In reality, in order to choose a sensible prior we need to know more information about the type of process we are modelling. For instance, suppose that our data are the outcomes of $n$ tennis matches between two friends, Alex and Bob, where $Y_i = 1$ denotes a victory for Alex, and $Y_i = 0$ a victory for Bob. Suppose that Alex is 25 and healthy, whereas Bob is 52 and slightly overweight. Before the matches are played, you have some prior belief about $\theta$, the probability that Alex will win a game of tennis against Bob. The prior distribution reflects your personal beliefs: your prior may well look quite different to another person’s prior. In this example, we might suppose $\theta \sim \text{beta}(3, 2)$. If we then observe two matches, both won by Bob ($s = 0$, $f = 2$), the posterior distribution will be $\theta|\bm Y \sim \text{beta}(3, 4)$. In this case, the smaller values of $\theta$ are given a higher probability in the posterior than in the prior, because of the what we have learnt from the data:

curve(dbeta(x, 3, 4), 0, 1, ylab = "pi(theta)", xlab = "theta")
curve(dbeta(x, 3, 2), 0, 1, lty = 2, add = TRUE)
legend("topleft", lty = c(2, 1), c("Prior", "Posterior"))

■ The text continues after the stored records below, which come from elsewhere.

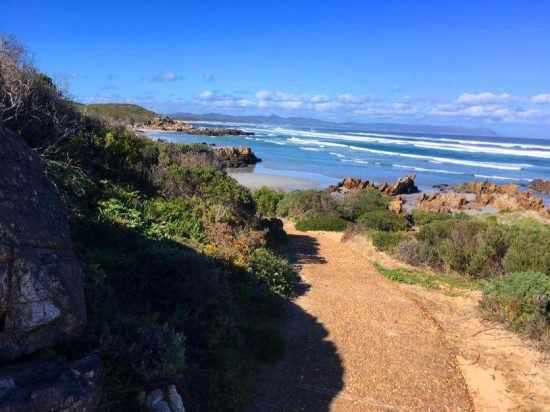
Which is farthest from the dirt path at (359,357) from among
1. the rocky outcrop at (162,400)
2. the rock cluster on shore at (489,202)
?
the rock cluster on shore at (489,202)

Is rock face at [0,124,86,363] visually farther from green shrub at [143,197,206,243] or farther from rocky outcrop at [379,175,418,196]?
rocky outcrop at [379,175,418,196]

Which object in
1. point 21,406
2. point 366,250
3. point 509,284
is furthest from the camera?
point 366,250

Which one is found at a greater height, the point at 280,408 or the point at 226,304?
the point at 226,304

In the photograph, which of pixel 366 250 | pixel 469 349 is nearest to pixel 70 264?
pixel 469 349

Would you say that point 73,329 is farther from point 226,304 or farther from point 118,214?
point 118,214

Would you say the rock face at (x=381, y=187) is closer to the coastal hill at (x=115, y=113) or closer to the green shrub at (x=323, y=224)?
the green shrub at (x=323, y=224)

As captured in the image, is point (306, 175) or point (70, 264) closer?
point (70, 264)

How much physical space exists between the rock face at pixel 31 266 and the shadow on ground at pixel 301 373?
2537mm

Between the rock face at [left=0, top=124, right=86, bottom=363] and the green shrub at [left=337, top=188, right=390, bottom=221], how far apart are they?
15880mm

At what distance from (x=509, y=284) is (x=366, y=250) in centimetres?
509

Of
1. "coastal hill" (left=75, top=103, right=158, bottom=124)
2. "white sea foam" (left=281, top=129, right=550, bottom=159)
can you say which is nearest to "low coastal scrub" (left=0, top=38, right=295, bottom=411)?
"coastal hill" (left=75, top=103, right=158, bottom=124)

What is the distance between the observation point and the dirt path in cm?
576

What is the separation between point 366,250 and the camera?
44.6 ft

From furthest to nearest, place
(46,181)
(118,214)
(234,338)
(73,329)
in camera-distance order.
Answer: (118,214)
(234,338)
(46,181)
(73,329)
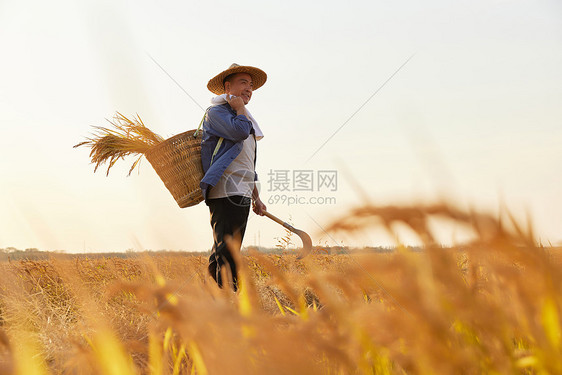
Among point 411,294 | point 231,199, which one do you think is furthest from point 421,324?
point 231,199

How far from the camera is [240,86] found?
12.3ft

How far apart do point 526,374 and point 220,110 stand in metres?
2.92

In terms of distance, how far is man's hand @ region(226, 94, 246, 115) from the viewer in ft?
11.4

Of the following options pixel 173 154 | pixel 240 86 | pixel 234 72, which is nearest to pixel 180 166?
pixel 173 154

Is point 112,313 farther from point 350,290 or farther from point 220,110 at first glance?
point 350,290

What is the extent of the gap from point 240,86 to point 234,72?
0.56 ft

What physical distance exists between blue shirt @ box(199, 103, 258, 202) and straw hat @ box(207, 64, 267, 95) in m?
0.41

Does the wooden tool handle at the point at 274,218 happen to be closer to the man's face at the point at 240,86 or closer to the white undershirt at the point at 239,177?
the white undershirt at the point at 239,177

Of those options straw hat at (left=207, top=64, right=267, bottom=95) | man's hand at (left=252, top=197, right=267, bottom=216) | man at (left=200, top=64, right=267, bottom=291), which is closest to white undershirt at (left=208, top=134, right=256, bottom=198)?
man at (left=200, top=64, right=267, bottom=291)

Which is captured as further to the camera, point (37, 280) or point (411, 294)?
point (37, 280)

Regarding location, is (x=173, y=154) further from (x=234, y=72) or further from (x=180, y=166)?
(x=234, y=72)

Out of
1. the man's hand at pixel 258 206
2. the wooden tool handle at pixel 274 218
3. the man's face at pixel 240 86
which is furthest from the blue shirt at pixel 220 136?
the wooden tool handle at pixel 274 218

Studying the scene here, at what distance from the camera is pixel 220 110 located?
11.2 feet

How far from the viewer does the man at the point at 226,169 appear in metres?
3.28
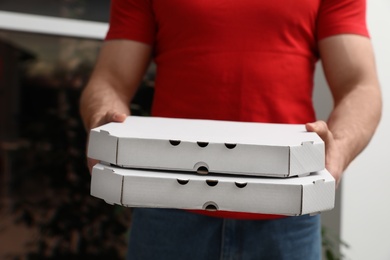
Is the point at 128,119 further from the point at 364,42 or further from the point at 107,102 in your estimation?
the point at 364,42

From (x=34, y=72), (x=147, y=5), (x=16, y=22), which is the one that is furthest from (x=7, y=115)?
(x=147, y=5)

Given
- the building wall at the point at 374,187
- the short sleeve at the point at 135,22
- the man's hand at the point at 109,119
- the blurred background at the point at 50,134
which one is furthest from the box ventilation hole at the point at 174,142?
the blurred background at the point at 50,134

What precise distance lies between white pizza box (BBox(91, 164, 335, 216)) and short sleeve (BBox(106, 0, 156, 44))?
0.47 metres

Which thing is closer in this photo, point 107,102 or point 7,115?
point 107,102

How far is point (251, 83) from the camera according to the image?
1.06 metres

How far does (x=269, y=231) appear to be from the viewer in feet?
3.48

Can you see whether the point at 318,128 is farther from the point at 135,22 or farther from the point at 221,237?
the point at 135,22

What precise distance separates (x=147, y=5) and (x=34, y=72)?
1.14m

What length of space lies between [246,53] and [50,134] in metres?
1.30

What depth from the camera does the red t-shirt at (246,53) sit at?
1.06 metres

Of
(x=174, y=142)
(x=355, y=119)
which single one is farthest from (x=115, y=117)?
(x=355, y=119)

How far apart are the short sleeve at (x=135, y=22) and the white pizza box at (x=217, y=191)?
472mm

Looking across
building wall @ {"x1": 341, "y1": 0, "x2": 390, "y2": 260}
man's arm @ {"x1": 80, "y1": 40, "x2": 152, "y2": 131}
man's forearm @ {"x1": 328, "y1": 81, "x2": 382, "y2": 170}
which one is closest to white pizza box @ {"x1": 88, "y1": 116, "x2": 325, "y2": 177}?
man's forearm @ {"x1": 328, "y1": 81, "x2": 382, "y2": 170}

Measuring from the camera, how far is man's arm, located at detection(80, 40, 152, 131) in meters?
1.12
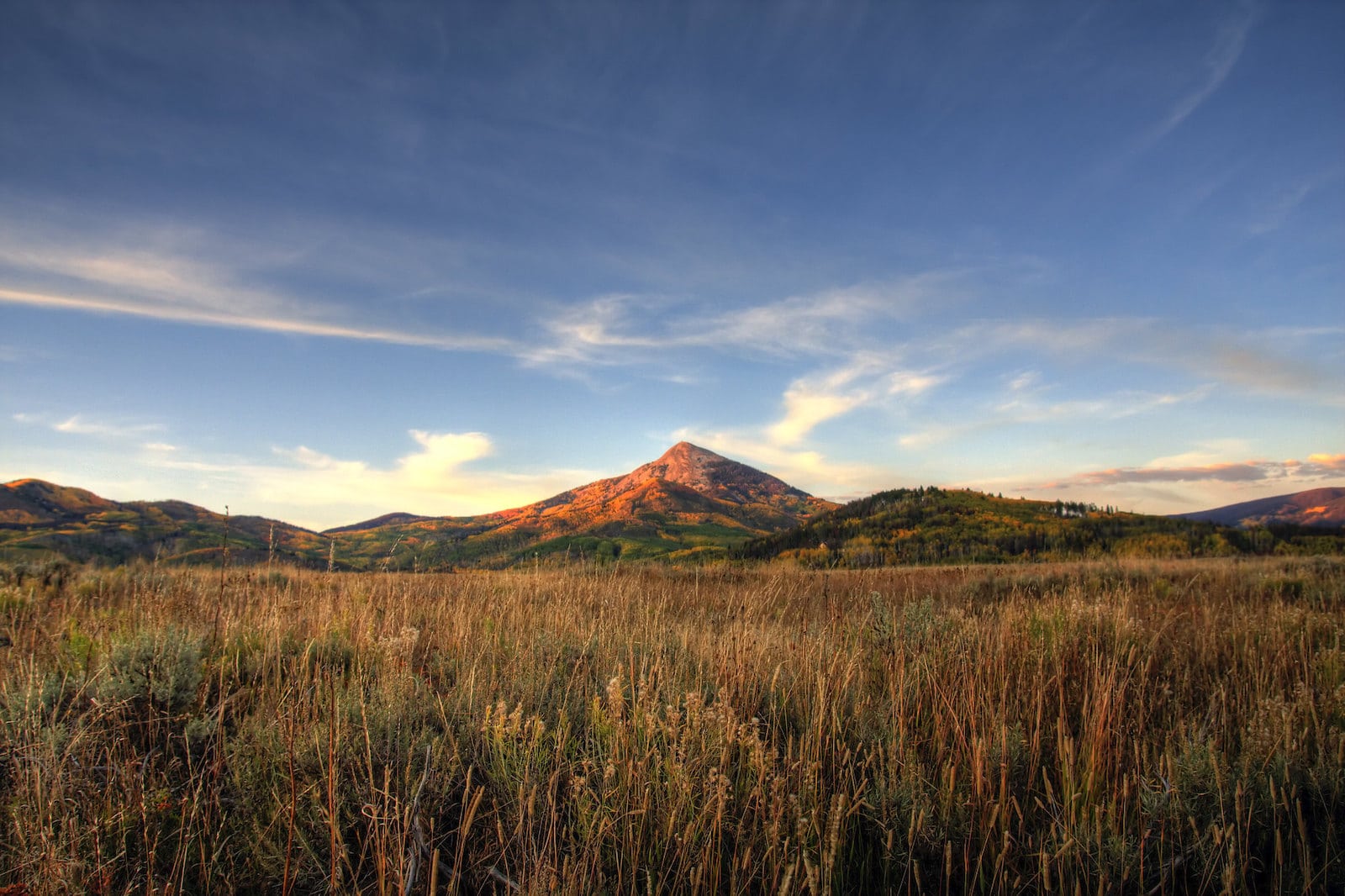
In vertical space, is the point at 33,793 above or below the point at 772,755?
below

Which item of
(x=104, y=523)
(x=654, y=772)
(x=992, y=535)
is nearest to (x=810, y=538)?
(x=992, y=535)

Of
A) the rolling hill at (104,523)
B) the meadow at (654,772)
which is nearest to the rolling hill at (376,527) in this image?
the rolling hill at (104,523)

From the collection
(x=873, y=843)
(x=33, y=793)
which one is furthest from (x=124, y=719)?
(x=873, y=843)

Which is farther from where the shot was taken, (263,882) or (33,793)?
(33,793)

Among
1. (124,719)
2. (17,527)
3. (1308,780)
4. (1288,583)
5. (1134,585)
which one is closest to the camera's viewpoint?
(1308,780)

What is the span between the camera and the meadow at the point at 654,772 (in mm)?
2133

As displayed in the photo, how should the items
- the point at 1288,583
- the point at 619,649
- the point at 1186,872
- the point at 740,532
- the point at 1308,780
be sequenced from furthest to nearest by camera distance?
the point at 740,532
the point at 1288,583
the point at 619,649
the point at 1308,780
the point at 1186,872

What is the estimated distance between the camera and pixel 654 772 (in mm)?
2438

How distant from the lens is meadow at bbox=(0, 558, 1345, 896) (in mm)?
2133

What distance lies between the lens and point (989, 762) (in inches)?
113

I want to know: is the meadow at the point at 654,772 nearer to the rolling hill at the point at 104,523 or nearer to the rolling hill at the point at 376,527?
the rolling hill at the point at 376,527

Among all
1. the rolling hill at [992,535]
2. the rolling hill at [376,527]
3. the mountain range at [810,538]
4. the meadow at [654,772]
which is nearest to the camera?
the meadow at [654,772]

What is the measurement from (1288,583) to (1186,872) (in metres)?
12.7

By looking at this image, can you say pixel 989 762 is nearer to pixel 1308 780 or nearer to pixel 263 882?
pixel 1308 780
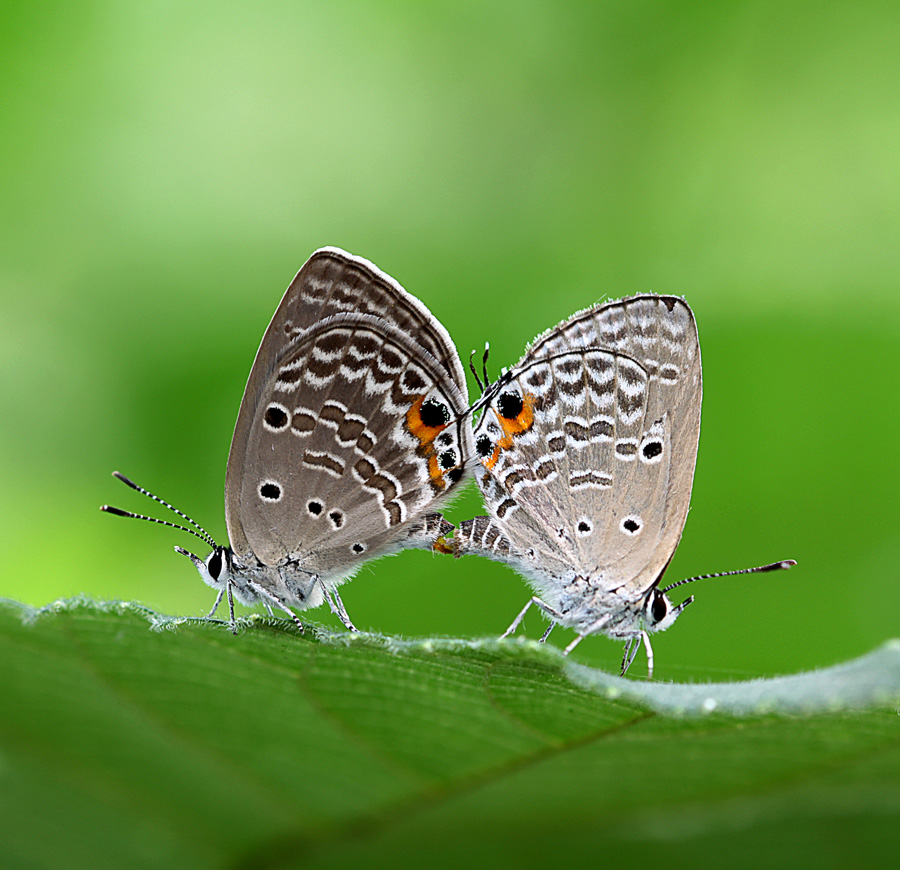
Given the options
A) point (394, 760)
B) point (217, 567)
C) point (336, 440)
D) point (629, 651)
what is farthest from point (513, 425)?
point (394, 760)

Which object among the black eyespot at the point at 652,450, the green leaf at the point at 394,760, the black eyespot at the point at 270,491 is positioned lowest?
the green leaf at the point at 394,760

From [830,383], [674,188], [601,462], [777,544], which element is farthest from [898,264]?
[601,462]

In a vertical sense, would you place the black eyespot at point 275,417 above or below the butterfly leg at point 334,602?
above

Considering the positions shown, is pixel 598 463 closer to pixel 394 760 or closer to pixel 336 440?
pixel 336 440

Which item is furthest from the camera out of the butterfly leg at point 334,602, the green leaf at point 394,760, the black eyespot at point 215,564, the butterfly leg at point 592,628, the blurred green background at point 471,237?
the blurred green background at point 471,237

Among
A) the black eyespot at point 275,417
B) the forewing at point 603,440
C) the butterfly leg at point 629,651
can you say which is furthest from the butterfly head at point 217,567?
the butterfly leg at point 629,651

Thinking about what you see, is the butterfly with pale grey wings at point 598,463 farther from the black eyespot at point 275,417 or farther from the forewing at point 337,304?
the black eyespot at point 275,417

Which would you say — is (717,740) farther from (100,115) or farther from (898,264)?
(100,115)
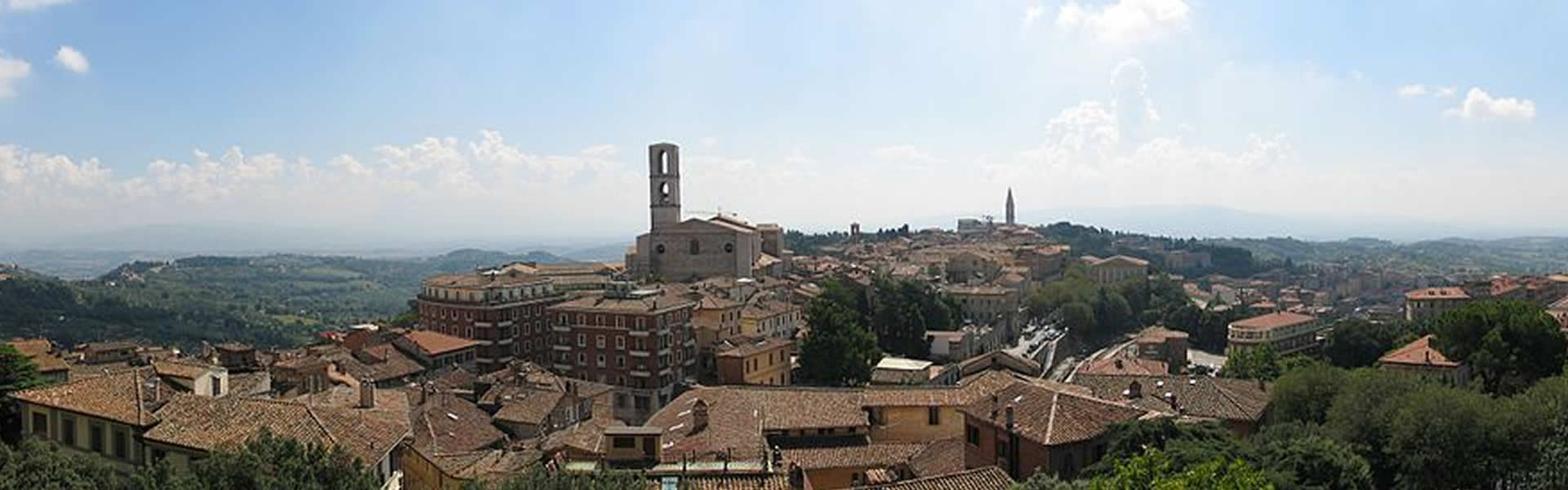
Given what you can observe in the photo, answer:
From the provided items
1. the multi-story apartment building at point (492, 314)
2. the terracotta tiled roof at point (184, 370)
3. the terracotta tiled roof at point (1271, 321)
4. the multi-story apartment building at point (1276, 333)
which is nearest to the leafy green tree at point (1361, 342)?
the multi-story apartment building at point (1276, 333)

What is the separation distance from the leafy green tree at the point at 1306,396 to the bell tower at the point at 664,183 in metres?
51.3

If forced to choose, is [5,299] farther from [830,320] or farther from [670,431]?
[670,431]

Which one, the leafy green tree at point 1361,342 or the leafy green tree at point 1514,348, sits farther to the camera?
the leafy green tree at point 1361,342

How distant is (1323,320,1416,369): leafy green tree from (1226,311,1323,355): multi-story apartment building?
7145mm

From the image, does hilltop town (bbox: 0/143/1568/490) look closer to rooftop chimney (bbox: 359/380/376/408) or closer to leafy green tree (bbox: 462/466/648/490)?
rooftop chimney (bbox: 359/380/376/408)

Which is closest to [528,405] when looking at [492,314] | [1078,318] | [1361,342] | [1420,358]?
[492,314]

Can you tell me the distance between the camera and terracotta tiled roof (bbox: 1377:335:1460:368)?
39.2 metres

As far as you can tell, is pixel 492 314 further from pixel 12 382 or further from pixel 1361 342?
pixel 1361 342

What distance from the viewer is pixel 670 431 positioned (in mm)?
30812

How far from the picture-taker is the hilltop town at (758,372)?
2119 cm

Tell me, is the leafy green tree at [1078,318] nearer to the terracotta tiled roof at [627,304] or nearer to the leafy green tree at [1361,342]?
the leafy green tree at [1361,342]

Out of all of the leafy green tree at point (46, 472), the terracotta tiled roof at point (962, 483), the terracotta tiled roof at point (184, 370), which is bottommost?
the terracotta tiled roof at point (962, 483)

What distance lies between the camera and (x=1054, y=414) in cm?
2402

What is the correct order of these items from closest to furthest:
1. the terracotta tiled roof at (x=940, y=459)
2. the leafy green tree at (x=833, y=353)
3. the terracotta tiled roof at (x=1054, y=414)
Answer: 1. the terracotta tiled roof at (x=1054, y=414)
2. the terracotta tiled roof at (x=940, y=459)
3. the leafy green tree at (x=833, y=353)
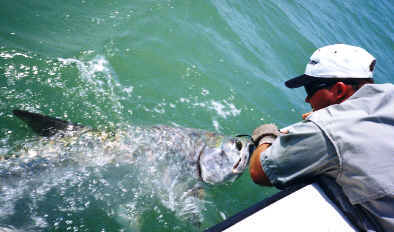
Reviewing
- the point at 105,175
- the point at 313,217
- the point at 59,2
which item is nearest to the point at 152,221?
the point at 105,175

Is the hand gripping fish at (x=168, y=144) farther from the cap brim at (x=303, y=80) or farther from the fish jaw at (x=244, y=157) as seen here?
the cap brim at (x=303, y=80)

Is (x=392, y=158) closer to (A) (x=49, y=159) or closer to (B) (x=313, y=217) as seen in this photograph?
(B) (x=313, y=217)

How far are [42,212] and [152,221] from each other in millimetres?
1120

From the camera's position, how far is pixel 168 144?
3834 millimetres

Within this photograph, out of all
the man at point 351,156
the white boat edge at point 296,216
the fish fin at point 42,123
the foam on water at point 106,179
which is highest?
the man at point 351,156

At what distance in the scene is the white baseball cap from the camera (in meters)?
2.55

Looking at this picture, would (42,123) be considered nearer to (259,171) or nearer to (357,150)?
(259,171)

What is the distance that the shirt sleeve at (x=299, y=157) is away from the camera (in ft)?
6.57

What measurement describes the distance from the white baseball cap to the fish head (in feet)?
3.34

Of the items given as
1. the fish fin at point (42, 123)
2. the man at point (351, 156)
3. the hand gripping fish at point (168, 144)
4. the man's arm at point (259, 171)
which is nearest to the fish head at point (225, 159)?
the hand gripping fish at point (168, 144)

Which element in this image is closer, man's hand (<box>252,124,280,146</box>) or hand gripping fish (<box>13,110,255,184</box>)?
man's hand (<box>252,124,280,146</box>)

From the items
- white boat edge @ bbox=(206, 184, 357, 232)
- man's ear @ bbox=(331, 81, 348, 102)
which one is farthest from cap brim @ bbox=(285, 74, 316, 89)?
white boat edge @ bbox=(206, 184, 357, 232)

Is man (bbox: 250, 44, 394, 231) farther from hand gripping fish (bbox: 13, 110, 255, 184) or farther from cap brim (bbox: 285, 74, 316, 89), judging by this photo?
hand gripping fish (bbox: 13, 110, 255, 184)

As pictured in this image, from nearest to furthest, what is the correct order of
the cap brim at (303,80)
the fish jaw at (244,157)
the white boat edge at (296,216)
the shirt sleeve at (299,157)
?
1. the white boat edge at (296,216)
2. the shirt sleeve at (299,157)
3. the cap brim at (303,80)
4. the fish jaw at (244,157)
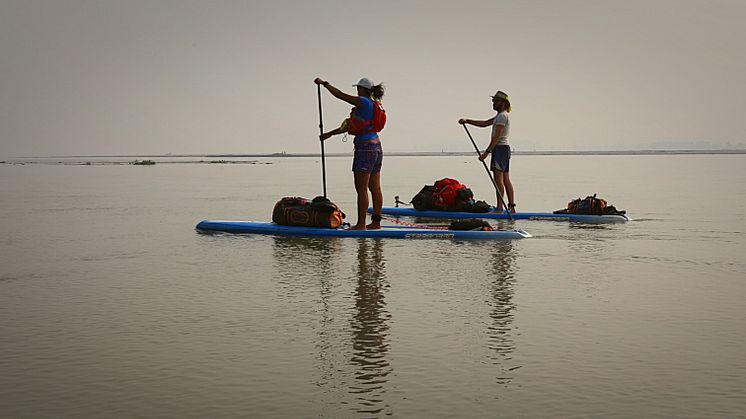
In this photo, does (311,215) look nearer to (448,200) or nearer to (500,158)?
(448,200)

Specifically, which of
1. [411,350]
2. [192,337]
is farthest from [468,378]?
[192,337]

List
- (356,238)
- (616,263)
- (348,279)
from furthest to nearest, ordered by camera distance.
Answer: (356,238)
(616,263)
(348,279)

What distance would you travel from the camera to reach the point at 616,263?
32.3ft

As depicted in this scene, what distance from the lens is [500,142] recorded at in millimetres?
16719

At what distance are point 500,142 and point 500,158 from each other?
14.5 inches

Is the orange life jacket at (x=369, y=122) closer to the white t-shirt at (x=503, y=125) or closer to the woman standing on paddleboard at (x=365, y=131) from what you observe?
the woman standing on paddleboard at (x=365, y=131)

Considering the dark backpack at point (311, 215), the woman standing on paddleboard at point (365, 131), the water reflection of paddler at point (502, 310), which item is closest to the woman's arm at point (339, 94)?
the woman standing on paddleboard at point (365, 131)

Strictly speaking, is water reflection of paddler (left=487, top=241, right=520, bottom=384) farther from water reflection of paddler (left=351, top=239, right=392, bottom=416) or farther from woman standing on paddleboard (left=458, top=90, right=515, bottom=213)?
woman standing on paddleboard (left=458, top=90, right=515, bottom=213)

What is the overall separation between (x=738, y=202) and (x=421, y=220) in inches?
354

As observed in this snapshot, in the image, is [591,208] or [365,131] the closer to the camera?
[365,131]

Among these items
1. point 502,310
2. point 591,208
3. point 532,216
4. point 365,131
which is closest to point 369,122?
point 365,131

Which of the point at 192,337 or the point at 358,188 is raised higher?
the point at 358,188

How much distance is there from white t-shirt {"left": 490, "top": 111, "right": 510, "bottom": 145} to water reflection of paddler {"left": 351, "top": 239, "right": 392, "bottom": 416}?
24.3ft

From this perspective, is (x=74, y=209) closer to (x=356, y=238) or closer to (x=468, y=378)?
(x=356, y=238)
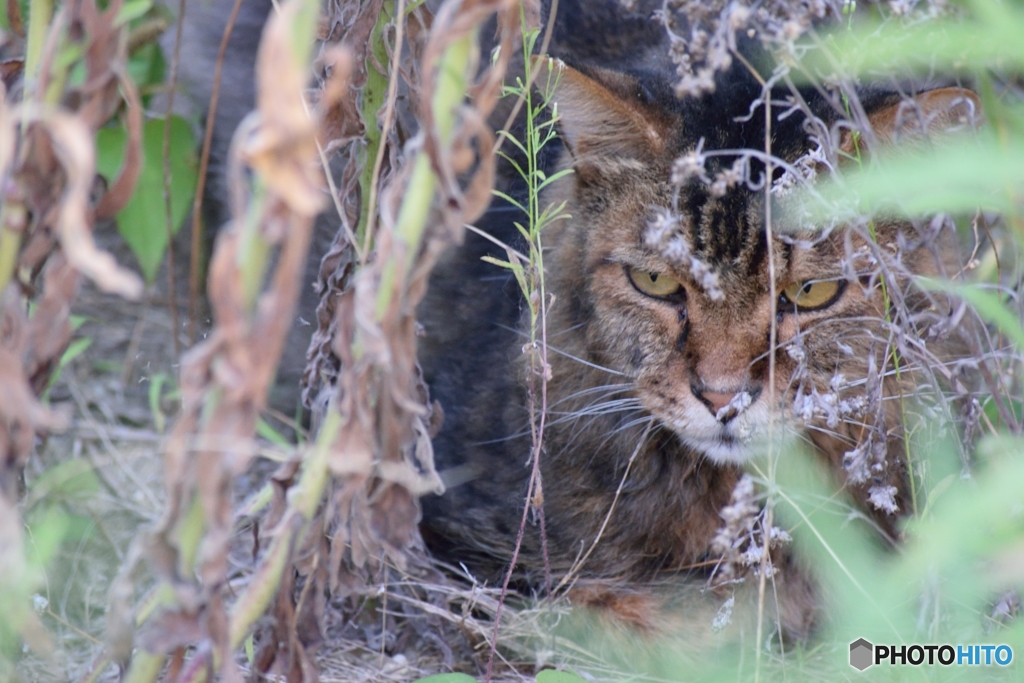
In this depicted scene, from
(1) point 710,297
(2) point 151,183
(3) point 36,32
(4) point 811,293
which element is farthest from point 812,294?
(2) point 151,183

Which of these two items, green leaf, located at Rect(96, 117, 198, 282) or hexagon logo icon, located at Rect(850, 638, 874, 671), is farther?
green leaf, located at Rect(96, 117, 198, 282)

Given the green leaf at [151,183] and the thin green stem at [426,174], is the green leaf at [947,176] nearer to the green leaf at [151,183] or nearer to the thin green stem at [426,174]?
the thin green stem at [426,174]

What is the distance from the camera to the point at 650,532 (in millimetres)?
2309

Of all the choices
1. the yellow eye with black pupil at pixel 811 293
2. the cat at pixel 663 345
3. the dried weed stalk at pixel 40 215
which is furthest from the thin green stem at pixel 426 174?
the yellow eye with black pupil at pixel 811 293

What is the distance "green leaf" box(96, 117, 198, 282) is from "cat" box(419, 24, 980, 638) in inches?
35.4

12.3 The posterior predictive distribution

Suppose we wanted to predict the outcome of a new random variables $Y_{n+1}$, assumed to have the same distribution as $Y_1, \ldots, Y_n$.

If the $Y_i$ are discrete random variables, the posterior predictive distribution is \[P(Y_{n+1} = y | y_1, \ldots, y_n) = \int_\theta p(y; \theta) \pi(\theta | y_1, \ldots, y_n) d \theta. \]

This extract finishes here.